RAW RECORDS:
════════════════

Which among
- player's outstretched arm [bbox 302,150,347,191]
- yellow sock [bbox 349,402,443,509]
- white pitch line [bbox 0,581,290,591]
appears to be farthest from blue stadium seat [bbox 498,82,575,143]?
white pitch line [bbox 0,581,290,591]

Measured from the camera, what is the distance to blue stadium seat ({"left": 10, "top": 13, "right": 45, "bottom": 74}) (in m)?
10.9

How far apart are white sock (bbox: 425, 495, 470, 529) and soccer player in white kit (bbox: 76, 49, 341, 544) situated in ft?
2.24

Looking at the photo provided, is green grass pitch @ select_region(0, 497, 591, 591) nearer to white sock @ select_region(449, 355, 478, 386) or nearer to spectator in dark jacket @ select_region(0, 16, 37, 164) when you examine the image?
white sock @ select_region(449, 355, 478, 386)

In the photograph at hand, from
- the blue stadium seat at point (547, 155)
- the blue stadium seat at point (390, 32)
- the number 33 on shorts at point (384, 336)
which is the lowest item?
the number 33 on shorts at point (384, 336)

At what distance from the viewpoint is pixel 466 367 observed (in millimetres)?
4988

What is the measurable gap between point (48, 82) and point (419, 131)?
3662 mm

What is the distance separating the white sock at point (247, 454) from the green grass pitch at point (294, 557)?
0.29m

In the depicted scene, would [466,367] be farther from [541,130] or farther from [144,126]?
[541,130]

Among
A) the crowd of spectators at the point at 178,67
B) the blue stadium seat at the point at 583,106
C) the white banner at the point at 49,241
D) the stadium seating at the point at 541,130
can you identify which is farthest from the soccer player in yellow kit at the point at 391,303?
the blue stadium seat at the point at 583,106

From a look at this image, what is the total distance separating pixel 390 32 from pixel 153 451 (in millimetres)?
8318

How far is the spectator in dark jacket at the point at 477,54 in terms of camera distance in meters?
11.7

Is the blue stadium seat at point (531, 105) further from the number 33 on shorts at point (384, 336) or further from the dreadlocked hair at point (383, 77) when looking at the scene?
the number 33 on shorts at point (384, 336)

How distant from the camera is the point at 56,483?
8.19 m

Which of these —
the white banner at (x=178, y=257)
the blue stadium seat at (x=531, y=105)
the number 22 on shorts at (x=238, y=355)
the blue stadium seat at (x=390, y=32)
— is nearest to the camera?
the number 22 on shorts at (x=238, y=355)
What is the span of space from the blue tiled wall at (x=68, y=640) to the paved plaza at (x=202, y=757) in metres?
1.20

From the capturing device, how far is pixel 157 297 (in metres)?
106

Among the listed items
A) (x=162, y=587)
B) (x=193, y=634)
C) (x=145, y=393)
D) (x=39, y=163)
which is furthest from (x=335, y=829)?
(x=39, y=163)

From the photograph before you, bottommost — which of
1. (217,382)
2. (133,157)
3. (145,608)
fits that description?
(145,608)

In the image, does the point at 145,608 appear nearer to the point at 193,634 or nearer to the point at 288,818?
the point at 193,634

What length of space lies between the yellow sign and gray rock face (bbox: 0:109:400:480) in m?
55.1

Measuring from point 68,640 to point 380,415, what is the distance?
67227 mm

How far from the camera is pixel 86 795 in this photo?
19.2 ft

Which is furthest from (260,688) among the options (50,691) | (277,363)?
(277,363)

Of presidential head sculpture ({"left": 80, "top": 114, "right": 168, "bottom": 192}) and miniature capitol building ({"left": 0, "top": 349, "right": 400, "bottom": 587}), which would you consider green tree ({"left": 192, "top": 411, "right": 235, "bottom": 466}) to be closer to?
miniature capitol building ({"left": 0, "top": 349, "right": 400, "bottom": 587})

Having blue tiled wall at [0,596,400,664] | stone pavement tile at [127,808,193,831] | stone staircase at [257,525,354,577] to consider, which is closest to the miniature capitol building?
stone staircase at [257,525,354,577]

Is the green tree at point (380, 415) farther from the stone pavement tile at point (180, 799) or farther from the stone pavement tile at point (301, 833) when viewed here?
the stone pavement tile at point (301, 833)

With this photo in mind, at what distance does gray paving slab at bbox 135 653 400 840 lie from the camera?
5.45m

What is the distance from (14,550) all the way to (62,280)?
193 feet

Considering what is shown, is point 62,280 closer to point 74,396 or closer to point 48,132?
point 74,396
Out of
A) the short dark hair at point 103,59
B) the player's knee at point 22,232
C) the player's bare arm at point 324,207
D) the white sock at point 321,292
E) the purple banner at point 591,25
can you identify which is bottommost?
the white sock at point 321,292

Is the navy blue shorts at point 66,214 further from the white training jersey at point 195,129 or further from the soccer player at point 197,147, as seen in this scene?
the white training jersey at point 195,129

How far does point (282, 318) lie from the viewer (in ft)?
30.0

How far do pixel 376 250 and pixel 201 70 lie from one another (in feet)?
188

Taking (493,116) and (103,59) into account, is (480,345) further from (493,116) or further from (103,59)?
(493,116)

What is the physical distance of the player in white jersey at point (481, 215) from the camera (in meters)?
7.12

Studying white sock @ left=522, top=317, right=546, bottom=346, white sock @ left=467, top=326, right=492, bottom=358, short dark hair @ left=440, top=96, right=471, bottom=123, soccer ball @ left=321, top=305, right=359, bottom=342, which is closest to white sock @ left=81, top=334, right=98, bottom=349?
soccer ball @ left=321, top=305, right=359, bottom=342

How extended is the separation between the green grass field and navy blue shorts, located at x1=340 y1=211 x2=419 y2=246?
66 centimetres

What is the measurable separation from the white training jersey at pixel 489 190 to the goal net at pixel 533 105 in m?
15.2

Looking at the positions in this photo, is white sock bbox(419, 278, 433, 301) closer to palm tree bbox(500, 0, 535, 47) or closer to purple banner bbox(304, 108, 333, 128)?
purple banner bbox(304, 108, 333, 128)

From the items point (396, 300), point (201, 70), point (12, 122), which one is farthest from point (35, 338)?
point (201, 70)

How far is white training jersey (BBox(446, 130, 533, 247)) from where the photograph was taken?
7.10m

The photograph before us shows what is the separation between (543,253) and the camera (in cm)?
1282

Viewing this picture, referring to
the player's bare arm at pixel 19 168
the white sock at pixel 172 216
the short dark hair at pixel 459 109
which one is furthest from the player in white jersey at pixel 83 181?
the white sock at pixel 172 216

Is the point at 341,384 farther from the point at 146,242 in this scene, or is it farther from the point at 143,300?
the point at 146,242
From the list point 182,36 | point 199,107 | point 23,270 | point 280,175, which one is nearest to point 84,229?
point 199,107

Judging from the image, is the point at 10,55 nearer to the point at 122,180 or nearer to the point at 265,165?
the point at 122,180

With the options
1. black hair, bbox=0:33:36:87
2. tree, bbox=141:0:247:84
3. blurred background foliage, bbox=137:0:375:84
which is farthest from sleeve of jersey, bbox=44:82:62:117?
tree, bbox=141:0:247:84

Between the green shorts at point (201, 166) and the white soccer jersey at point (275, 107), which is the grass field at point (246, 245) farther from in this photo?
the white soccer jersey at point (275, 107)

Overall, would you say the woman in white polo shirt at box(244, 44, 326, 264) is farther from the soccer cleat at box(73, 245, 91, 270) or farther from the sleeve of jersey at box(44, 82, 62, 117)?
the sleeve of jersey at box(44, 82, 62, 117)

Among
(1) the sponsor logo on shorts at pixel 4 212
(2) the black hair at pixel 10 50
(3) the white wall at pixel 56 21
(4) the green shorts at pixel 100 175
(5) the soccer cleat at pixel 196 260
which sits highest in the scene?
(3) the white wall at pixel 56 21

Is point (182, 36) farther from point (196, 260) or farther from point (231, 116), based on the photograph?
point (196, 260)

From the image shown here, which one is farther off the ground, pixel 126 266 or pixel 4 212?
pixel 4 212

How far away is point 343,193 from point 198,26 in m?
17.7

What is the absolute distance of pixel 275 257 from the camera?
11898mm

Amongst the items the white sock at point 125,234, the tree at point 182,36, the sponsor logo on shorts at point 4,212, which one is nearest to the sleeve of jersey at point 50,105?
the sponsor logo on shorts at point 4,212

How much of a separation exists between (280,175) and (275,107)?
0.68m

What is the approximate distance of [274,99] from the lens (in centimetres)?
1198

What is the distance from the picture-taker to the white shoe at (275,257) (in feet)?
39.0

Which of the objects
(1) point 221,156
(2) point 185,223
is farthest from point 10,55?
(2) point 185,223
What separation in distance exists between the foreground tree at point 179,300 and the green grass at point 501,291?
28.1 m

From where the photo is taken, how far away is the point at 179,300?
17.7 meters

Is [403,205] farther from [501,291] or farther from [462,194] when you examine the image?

════════════════

EXERCISE PROMPT: Each line from the one with "How much of" through the last line of the records must be written out word for word. Include nothing else.

ANSWER IN FULL:
How much of a separation exists between (280,175) and (275,107)?
0.68m

What is the approximate distance of [274,99] from the lens (in centimetres)?
1198

What is the distance from the picture-taker to the white shoe at (275,257) (in feet)?
39.0

Which of the objects
(1) point 221,156
(2) point 185,223
is farthest from point 10,55?
(2) point 185,223
What separation in distance exists between the foreground tree at point 179,300 and the green grass at point 501,291?
28.1 m

From where the photo is taken, how far away is the point at 179,300?
17.7 meters

Is [403,205] farther from [501,291] or farther from [462,194] when you examine the image?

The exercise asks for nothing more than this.